I’m trying my hand at brewing ginger beer. I captured some wild yeasts in a jar, fed them with ginger sugar and lemon, and bottled them. When I went to see how the pressure was in the bottles this morning, I noticed a sediment had formed in each of the three bottles, which the internet informed me was yeast and not a reason to dump anything out. I’m used to finding some yeasty sediment in my kombucha, but without the lactobacillus to help turn alcohol to acid, the yeasts in my ginger beer don’t have anything balancing them out and are free to go wild. This is why ginger beer can get decently boozy if you ferment it long enough, while kombucha never really gets very strong. I knew there were yeasts in my ginger beer when I bottled it, ready to gorge on the sugar and turn it into CO2 and alcohol, but seeing them in front of your eyes really feels like a magic trick.
It’s been hot in Ireland and our compost bin is spontaneously generating its annual crop of fruit flies. They’re annoying and a bit gross and having towel-covered containers of sweet fermenting things in my cupboard doesn’t do anything to deter them. So I made a little fruit fly trap, some cider vinegar and a drop of soap in a tiny jar covered in plastic wrap with some holes in it. Maybe it's sadistic, but I enjoy seeing their tiny bodies accumulating in the bottom of my little false-ferment, watching them search for an opening to get in and then, less successfully, to get out. It isn’t their death that intrigues me, like watching the squash plant grow, it’s just watching life happen.

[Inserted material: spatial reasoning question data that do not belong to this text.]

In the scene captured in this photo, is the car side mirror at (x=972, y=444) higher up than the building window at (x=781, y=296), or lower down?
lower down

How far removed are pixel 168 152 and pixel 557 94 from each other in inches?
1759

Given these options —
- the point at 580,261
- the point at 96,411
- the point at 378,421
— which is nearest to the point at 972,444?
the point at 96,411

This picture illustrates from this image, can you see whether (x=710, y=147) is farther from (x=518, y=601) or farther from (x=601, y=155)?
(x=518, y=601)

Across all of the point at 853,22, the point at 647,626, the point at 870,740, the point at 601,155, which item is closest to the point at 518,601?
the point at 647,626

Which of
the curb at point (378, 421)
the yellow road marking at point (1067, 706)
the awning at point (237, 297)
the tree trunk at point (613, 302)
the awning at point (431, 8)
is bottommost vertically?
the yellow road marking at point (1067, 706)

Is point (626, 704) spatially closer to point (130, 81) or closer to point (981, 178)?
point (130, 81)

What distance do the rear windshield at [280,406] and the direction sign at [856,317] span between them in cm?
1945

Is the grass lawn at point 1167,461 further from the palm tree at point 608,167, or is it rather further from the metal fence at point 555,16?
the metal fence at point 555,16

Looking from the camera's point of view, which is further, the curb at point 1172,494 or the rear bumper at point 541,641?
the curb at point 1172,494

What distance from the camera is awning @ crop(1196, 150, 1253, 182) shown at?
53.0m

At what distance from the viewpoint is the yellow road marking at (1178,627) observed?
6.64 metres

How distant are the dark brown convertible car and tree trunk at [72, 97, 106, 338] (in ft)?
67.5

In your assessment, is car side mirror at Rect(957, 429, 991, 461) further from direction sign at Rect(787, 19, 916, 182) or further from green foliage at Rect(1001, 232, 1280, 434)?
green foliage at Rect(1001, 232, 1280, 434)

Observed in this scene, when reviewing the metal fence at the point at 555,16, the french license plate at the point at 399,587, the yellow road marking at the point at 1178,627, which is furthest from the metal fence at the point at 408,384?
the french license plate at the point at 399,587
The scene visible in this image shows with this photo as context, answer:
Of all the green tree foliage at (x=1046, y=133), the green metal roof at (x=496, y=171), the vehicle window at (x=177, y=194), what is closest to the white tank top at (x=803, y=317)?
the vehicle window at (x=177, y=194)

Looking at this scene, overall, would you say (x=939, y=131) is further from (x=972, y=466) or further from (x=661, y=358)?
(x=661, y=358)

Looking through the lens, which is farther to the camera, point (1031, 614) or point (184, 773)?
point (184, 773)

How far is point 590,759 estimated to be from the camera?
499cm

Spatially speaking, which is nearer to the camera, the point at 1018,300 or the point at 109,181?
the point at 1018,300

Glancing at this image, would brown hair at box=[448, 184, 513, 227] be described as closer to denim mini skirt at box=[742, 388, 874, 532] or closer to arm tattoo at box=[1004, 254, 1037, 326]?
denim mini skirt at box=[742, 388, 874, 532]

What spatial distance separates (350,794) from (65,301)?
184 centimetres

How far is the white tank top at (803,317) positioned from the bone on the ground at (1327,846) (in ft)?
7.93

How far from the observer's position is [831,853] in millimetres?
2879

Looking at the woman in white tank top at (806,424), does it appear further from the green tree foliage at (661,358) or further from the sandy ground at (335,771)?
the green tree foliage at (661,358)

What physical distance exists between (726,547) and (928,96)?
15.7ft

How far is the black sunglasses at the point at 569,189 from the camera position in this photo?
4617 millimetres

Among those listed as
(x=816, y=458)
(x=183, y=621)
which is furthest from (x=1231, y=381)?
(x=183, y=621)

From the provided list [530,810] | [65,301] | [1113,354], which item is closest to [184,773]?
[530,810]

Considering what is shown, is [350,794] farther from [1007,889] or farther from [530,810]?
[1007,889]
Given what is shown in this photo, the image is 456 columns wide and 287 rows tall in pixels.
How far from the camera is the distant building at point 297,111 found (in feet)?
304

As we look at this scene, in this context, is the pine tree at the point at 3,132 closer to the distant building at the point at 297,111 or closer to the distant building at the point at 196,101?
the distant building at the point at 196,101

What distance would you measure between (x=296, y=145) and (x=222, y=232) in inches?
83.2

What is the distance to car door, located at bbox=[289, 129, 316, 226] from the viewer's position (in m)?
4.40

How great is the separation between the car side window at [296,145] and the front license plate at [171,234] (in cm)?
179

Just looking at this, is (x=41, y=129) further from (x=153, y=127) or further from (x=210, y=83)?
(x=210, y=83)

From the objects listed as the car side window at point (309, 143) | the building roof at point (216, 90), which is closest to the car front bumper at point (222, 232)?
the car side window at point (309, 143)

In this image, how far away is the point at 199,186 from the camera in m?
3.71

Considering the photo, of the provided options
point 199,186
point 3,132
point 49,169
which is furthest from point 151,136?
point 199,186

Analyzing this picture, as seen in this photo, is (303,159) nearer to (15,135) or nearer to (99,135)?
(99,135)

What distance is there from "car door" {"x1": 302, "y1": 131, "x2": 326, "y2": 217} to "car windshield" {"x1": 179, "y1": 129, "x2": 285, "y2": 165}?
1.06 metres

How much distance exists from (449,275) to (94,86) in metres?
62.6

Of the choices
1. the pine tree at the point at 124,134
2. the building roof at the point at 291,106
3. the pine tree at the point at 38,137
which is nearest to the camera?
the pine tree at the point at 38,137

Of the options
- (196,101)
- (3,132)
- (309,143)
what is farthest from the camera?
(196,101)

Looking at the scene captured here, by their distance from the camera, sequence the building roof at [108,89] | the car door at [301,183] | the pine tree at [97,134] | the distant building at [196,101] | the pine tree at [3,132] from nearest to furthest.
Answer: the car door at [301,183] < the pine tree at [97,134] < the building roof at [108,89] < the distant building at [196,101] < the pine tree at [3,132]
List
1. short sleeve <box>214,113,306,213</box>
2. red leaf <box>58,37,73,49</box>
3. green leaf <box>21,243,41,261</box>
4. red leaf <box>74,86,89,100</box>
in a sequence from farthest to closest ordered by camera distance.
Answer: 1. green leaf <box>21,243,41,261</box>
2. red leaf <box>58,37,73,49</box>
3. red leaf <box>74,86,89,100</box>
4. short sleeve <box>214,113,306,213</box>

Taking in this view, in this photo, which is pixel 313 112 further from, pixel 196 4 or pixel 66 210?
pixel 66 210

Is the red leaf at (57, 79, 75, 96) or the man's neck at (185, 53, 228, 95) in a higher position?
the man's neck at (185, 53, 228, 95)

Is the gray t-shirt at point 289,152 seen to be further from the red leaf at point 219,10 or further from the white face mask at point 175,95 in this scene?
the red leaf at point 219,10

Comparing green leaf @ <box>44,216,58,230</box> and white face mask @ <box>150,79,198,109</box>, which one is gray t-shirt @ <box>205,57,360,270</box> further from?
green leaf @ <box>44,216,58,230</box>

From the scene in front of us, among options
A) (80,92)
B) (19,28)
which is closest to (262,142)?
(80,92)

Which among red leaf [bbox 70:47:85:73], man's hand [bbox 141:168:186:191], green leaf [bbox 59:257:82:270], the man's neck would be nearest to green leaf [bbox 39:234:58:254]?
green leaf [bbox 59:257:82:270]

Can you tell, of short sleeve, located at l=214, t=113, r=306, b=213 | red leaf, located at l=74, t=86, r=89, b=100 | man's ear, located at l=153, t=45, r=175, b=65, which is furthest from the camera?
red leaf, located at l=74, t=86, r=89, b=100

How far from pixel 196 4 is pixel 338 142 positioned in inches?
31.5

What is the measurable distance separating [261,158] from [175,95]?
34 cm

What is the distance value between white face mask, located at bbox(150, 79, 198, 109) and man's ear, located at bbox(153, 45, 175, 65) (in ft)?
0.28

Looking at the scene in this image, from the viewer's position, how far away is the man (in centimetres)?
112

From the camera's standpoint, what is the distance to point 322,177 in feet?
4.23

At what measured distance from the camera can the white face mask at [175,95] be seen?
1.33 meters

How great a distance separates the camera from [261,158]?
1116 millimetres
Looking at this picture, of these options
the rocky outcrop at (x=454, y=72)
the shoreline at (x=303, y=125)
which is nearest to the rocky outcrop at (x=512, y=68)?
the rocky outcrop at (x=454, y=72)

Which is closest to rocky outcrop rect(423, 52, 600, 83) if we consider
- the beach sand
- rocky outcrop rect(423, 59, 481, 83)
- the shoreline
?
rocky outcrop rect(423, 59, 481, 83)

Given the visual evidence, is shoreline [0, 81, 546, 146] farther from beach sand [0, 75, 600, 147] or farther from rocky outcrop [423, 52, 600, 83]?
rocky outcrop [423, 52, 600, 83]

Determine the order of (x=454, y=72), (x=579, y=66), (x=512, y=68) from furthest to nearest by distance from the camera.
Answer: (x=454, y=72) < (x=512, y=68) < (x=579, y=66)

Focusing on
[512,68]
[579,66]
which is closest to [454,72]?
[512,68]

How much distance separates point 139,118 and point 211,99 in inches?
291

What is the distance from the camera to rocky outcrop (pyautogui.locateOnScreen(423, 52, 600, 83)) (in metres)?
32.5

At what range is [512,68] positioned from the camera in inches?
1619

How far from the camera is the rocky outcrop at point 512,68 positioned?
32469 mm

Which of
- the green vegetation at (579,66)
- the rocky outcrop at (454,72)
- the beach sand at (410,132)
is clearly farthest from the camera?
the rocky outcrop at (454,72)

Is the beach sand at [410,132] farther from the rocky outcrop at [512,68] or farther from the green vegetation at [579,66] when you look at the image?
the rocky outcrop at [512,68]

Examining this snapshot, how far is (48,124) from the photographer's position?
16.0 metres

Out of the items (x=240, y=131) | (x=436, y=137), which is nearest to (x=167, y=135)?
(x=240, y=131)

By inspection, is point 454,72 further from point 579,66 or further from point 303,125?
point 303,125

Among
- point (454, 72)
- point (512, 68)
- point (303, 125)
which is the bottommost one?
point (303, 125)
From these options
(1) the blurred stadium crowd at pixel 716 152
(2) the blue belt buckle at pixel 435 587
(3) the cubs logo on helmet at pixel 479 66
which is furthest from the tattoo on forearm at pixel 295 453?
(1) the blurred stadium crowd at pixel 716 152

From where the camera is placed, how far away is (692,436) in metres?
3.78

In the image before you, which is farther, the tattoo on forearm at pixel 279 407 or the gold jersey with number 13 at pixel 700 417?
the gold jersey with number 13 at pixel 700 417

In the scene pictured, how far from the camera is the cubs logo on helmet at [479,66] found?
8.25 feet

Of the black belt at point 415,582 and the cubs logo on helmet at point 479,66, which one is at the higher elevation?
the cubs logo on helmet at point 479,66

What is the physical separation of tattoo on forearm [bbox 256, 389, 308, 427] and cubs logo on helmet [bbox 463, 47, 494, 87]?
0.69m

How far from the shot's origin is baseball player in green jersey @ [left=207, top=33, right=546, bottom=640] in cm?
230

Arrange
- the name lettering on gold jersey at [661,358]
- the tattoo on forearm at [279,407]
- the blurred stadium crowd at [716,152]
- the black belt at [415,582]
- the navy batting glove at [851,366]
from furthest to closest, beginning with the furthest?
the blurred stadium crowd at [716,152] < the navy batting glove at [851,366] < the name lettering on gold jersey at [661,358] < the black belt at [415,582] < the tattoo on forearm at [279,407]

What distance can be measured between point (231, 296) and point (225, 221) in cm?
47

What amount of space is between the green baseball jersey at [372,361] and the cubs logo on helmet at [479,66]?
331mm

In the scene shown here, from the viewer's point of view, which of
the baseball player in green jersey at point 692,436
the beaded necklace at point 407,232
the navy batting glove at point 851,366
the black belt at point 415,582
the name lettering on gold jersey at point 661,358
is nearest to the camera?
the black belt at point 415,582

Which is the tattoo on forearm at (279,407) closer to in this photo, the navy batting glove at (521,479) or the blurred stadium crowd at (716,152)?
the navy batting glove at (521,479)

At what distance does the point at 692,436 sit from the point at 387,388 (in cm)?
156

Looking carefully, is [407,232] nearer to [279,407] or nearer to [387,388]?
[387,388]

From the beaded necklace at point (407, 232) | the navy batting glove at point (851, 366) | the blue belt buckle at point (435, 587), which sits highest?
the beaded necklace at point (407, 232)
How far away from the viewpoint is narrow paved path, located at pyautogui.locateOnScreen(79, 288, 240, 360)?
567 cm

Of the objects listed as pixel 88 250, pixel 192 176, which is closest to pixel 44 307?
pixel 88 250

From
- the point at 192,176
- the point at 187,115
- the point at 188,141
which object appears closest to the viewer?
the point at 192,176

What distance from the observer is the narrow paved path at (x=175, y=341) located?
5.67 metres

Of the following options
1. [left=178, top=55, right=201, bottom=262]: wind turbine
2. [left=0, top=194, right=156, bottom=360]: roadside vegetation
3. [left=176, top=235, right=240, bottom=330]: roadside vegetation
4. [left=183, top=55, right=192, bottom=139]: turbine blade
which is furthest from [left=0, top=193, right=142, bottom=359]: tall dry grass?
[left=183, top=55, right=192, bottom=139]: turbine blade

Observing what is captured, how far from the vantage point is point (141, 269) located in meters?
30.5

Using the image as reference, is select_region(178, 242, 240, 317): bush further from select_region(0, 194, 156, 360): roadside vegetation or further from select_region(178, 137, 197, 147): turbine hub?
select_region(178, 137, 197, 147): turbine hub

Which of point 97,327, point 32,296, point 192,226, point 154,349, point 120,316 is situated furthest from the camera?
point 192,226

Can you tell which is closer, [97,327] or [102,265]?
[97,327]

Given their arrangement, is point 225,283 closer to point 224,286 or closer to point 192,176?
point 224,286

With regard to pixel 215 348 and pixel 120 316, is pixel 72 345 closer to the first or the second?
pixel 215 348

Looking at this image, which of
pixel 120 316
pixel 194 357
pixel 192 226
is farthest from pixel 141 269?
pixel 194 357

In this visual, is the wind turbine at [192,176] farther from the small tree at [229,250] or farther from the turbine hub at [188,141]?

The squash plant is so big. It grows so much faster than any of the herbs or the houseplants we have. It's been six weeks and it's already vined up to the top of our windowsill. It’s a winter squash so it should still be a while, but I’m excited to harvest its flowers. I’ve learned what to look for so I can avoid the female flowers that would generate a squash, if it’s even able to grow a full squash in its little pot. The plant grows so big, so fast so it can push all that accumulated energy into a gigantic fruit. Unlike summer squash, which is best picked young, you mostly harvest winter squash just as its vines are beginning to die, when the plant has moved its water and sugar and strength into its offspring, and the skin is hard under the pressure of all that life.